Datensätze —
□ □ □ □ □

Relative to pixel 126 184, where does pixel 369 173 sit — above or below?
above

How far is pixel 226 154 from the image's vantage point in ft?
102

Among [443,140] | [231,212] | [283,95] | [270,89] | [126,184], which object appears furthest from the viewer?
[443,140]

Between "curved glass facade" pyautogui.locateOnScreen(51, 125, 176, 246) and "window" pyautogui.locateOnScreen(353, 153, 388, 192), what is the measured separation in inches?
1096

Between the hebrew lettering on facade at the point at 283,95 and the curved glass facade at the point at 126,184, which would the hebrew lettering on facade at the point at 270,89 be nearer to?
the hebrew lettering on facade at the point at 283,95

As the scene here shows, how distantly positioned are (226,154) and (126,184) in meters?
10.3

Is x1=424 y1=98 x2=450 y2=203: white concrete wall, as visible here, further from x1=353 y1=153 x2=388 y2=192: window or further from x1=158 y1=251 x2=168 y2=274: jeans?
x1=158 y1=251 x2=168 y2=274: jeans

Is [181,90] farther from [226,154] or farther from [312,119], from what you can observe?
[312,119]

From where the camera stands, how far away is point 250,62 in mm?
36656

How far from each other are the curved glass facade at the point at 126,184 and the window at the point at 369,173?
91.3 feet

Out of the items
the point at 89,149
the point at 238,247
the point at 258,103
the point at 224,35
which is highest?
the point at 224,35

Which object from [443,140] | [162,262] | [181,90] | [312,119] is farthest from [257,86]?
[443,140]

□ □ □ □ □

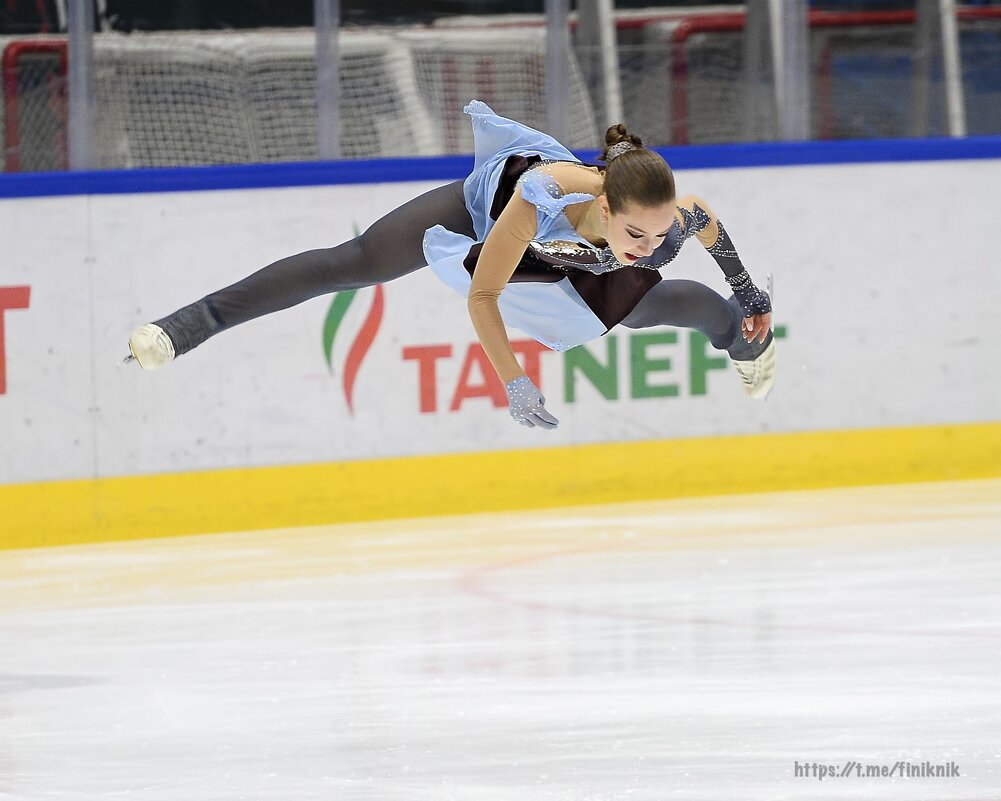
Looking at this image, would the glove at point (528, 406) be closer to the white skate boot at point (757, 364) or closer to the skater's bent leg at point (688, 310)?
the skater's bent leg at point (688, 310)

□ □ □ □ □

Schriftliche Übung —
Suchen Sie aus den obigen Einträgen jede Zeile heraus, in der das Wort „object“ vorkommt.

Ergebnis der Aufgabe —
Among [443,140] | [231,212] | [283,95] | [270,89] | [126,184], which object appears furthest from the viewer?
Which object from [443,140] | [162,262] | [181,90] | [312,119] is farthest from [257,86]?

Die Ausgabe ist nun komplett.